= EXERCISE DESCRIPTION =
In the article about Democratic senators' concerns over the health care law, who answered the senators' questions at the lunch?

= DOCUMENT TEXT =
○ ○ ○ ○ ○

Democratic senators voice health care law concerns
WASHINGTON — Democratic senators, at a caucus meeting with White House officials, expressed concerns Thursday about how the Obama administration was carrying out the health care law they adopted three years ago.
Democrats in both houses of Congress said some members of their party were getting nervous that they could pay a political price if the rollout of the law was messy or if premiums went up significantly.
President Barack Obama’s new chief of staff, Denis R. McDonough, fielded questions on the issue for more than an hour at a lunch with Democratic senators. Sen. Jeanne Shaheen, D-N.H., who is up for election next year, said, “We are hearing from a lot of small businesses in New Hampshire that do not know how to comply with the law.”
In addition, Shaheen said, “restaurants that employ people for about 30 hours a week are trying to figure out whether it would be in their interest to reduce the hours” worked by those employees, so the restaurants could avoid the law’s requirement to offer health coverage to full-time employees.
The White House officials “acknowledged that these are real concerns, and that we’ve got to do more to address them,” Shaheen said.
Sen. Tom Harkin, D-Iowa, chairman of the Appropriations subcommittee on health care, said he was extremely upset with Obama’s decision to take money from public health prevention programs and use it to publicize the new law, which creates insurance marketplaces in every state. “I am greatly disappointed — beyond upset — that the administration chose to help pay for the Affordable Care Act in fiscal year 2013 by raiding the Public Health and Prevention Fund,” Harkin said.

○ ○ ○ ○ ○

= DATA SHOWN =
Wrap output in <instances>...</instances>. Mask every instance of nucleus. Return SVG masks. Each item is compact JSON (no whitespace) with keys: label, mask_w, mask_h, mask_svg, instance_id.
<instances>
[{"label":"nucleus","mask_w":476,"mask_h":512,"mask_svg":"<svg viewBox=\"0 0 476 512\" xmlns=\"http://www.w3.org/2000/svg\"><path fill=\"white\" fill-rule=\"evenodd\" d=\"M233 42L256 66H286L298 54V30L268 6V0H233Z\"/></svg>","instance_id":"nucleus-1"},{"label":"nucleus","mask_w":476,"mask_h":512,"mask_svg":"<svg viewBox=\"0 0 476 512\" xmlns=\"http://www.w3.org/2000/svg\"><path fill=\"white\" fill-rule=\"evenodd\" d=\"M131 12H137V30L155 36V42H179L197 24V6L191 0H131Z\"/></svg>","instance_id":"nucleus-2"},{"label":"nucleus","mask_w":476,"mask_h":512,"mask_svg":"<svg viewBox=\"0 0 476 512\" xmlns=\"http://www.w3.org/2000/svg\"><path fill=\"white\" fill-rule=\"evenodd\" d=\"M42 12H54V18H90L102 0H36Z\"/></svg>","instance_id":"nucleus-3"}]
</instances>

○ ○ ○ ○ ○

= FINAL ANSWER =
Denis R. McDonough, President Barack Obama's new chief of staff.